● EXERCISE BRIEF: Retype every one of the records below with identical characters, line breaks, spacing and punctuation.
[[ RECORDS PROVIDED open ]]
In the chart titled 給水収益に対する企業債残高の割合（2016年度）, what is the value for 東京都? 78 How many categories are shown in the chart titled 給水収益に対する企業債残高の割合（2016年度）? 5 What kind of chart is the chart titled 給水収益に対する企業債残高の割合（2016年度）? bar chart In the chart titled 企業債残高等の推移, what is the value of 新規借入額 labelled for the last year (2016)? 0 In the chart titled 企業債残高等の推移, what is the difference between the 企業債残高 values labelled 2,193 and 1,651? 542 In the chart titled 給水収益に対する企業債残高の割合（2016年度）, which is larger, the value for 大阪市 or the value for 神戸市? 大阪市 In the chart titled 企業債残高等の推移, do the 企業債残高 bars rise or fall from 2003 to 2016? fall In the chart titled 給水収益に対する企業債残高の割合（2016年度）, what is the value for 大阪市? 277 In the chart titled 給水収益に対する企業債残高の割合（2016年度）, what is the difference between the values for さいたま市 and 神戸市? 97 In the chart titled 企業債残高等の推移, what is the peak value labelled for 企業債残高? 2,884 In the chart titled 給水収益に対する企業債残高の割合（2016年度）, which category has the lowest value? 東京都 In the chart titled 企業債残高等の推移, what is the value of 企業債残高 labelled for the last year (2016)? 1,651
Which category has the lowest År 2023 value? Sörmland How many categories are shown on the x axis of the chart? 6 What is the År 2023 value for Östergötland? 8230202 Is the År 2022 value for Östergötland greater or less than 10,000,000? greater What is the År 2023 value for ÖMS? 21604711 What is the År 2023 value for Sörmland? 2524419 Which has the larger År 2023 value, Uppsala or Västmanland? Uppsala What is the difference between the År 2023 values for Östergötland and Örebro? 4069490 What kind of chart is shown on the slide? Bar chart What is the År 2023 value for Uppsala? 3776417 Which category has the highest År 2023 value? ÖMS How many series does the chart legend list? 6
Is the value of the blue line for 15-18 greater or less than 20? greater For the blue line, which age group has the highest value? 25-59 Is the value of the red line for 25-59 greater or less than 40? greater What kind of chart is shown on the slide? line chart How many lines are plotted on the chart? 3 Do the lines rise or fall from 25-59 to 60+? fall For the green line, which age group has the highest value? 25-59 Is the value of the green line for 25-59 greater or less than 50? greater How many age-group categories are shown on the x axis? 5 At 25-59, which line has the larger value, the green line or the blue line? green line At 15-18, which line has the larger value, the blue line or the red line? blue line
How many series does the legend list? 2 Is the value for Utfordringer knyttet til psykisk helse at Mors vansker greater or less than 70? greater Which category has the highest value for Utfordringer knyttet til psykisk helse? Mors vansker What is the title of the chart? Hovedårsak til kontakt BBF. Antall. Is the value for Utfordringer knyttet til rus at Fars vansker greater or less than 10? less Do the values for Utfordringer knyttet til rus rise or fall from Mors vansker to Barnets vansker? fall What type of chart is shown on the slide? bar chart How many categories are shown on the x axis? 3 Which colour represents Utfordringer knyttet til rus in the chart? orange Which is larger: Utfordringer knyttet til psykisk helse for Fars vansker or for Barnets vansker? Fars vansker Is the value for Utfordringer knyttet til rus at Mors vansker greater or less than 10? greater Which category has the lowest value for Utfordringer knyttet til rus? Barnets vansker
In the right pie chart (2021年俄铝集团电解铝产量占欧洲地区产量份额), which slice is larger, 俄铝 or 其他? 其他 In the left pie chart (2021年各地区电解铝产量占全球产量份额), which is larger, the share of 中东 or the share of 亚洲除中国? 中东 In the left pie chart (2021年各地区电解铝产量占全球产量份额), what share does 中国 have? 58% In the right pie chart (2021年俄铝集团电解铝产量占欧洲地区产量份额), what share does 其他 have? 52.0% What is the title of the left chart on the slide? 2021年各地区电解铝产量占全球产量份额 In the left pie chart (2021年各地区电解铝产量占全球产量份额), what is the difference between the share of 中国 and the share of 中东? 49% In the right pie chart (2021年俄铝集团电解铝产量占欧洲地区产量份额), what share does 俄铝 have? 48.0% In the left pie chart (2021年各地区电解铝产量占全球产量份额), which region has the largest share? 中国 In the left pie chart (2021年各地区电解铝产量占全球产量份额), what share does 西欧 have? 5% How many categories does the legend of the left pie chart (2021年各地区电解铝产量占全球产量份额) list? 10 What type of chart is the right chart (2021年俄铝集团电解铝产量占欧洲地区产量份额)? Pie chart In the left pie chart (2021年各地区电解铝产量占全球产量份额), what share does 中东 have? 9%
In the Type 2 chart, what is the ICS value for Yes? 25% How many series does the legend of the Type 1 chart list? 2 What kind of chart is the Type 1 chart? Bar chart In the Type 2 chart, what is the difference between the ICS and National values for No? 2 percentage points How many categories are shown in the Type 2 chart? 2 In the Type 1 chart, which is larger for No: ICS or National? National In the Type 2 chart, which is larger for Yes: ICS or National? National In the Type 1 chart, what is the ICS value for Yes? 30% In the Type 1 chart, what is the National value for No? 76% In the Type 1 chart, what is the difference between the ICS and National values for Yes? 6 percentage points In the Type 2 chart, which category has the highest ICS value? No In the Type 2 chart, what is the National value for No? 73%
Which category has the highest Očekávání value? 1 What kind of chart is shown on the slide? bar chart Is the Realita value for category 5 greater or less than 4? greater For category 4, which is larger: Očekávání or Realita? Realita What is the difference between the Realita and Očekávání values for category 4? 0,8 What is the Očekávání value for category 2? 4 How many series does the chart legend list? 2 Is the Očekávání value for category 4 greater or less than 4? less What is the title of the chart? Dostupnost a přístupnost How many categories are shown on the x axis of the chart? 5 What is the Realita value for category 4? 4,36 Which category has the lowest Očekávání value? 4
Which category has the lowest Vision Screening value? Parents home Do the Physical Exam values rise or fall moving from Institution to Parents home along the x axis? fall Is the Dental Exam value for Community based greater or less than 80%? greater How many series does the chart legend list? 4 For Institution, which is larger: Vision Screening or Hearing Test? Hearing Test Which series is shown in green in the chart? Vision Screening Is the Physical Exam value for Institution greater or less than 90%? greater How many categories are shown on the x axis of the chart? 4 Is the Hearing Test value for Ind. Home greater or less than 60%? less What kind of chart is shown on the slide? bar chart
[[ RECORDS PROVIDED closed ]]
● ANSWER SECTION:
In the chart titled 給水収益に対する企業債残高の割合（2016年度）, what is the value for 東京都? 78 How many categories are shown in the chart titled 給水収益に対する企業債残高の割合（2016年度）? 5 What kind of chart is the chart titled 給水収益に対する企業債残高の割合（2016年度）? bar chart In the chart titled 企業債残高等の推移, what is the value of 新規借入額 labelled for the last year (2016)? 0 In the chart titled 企業債残高等の推移, what is the difference between the 企業債残高 values labelled 2,193 and 1,651? 542 In the chart titled 給水収益に対する企業債残高の割合（2016年度）, which is larger, the value for 大阪市 or the value for 神戸市? 大阪市 In the chart titled 企業債残高等の推移, do the 企業債残高 bars rise or fall from 2003 to 2016? fall In the chart titled 給水収益に対する企業債残高の割合（2016年度）, what is the value for 大阪市? 277 In the chart titled 給水収益に対する企業債残高の割合（2016年度）, what is the difference between the values for さいたま市 and 神戸市? 97 In the chart titled 企業債残高等の推移, what is the peak value labelled for 企業債残高? 2,884 In the chart titled 給水収益に対する企業債残高の割合（2016年度）, which category has the lowest value? 東京都 In the chart titled 企業債残高等の推移, what is the value of 企業債残高 labelled for the last year (2016)? 1,651
Which category has the lowest År 2023 value? Sörmland How many categories are shown on the x axis of the chart? 6 What is the År 2023 value for Östergötland? 8230202 Is the År 2022 value for Östergötland greater or less than 10,000,000? greater What is the År 2023 value for ÖMS? 21604711 What is the År 2023 value for Sörmland? 2524419 Which has the larger År 2023 value, Uppsala or Västmanland? Uppsala What is the difference between the År 2023 values for Östergötland and Örebro? 4069490 What kind of chart is shown on the slide? Bar chart What is the År 2023 value for Uppsala? 3776417 Which category has the highest År 2023 value? ÖMS How many series does the chart legend list? 6
Is the value of the blue line for 15-18 greater or less than 20? greater For the blue line, which age group has the highest value? 25-59 Is the value of the red line for 25-59 greater or less than 40? greater What kind of chart is shown on the slide? line chart How many lines are plotted on the chart? 3 Do the lines rise or fall from 25-59 to 60+? fall For the green line, which age group has the highest value? 25-59 Is the value of the green line for 25-59 greater or less than 50? greater How many age-group categories are shown on the x axis? 5 At 25-59, which line has the larger value, the green line or the blue line? green line At 15-18, which line has the larger value, the blue line or the red line? blue line
How many series does the legend list? 2 Is the value for Utfordringer knyttet til psykisk helse at Mors vansker greater or less than 70? greater Which category has the highest value for Utfordringer knyttet til psykisk helse? Mors vansker What is the title of the chart? Hovedårsak til kontakt BBF. Antall. Is the value for Utfordringer knyttet til rus at Fars vansker greater or less than 10? less Do the values for Utfordringer knyttet til rus rise or fall from Mors vansker to Barnets vansker? fall What type of chart is shown on the slide? bar chart How many categories are shown on the x axis? 3 Which colour represents Utfordringer knyttet til rus in the chart? orange Which is larger: Utfordringer knyttet til psykisk helse for Fars vansker or for Barnets vansker? Fars vansker Is the value for Utfordringer knyttet til rus at Mors vansker greater or less than 10? greater Which category has the lowest value for Utfordringer knyttet til rus? Barnets vansker
In the right pie chart (2021年俄铝集团电解铝产量占欧洲地区产量份额), which slice is larger, 俄铝 or 其他? 其他 In the left pie chart (2021年各地区电解铝产量占全球产量份额), which is larger, the share of 中东 or the share of 亚洲除中国? 中东 In the left pie chart (2021年各地区电解铝产量占全球产量份额), what share does 中国 have? 58% In the right pie chart (2021年俄铝集团电解铝产量占欧洲地区产量份额), what share does 其他 have? 52.0% What is the title of the left chart on the slide? 2021年各地区电解铝产量占全球产量份额 In the left pie chart (2021年各地区电解铝产量占全球产量份额), what is the difference between the share of 中国 and the share of 中东? 49% In the right pie chart (2021年俄铝集团电解铝产量占欧洲地区产量份额), what share does 俄铝 have? 48.0% In the left pie chart (2021年各地区电解铝产量占全球产量份额), which region has the largest share? 中国 In the left pie chart (2021年各地区电解铝产量占全球产量份额), what share does 西欧 have? 5% How many categories does the legend of the left pie chart (2021年各地区电解铝产量占全球产量份额) list? 10 What type of chart is the right chart (2021年俄铝集团电解铝产量占欧洲地区产量份额)? Pie chart In the left pie chart (2021年各地区电解铝产量占全球产量份额), what share does 中东 have? 9%
In the Type 2 chart, what is the ICS value for Yes? 25% How many series does the legend of the Type 1 chart list? 2 What kind of chart is the Type 1 chart? Bar chart In the Type 2 chart, what is the difference between the ICS and National values for No? 2 percentage points How many categories are shown in the Type 2 chart? 2 In the Type 1 chart, which is larger for No: ICS or National? National In the Type 2 chart, which is larger for Yes: ICS or National? National In the Type 1 chart, what is the ICS value for Yes? 30% In the Type 1 chart, what is the National value for No? 76% In the Type 1 chart, what is the difference between the ICS and National values for Yes? 6 percentage points In the Type 2 chart, which category has the highest ICS value? No In the Type 2 chart, what is the National value for No? 73%
Which category has the highest Očekávání value? 1 What kind of chart is shown on the slide? bar chart Is the Realita value for category 5 greater or less than 4? greater For category 4, which is larger: Očekávání or Realita? Realita What is the difference between the Realita and Očekávání values for category 4? 0,8 What is the Očekávání value for category 2? 4 How many series does the chart legend list? 2 Is the Očekávání value for category 4 greater or less than 4? less What is the title of the chart? Dostupnost a přístupnost How many categories are shown on the x axis of the chart? 5 What is the Realita value for category 4? 4,36 Which category has the lowest Očekávání value? 4
Which category has the lowest Vision Screening value? Parents home Do the Physical Exam values rise or fall moving from Institution to Parents home along the x axis? fall Is the Dental Exam value for Community based greater or less than 80%? greater How many series does the chart legend list? 4 For Institution, which is larger: Vision Screening or Hearing Test? Hearing Test Which series is shown in green in the chart? Vision Screening Is the Physical Exam value for Institution greater or less than 90%? greater How many categories are shown on the x axis of the chart? 4 Is the Hearing Test value for Ind. Home greater or less than 60%? less What kind of chart is shown on the slide? bar chart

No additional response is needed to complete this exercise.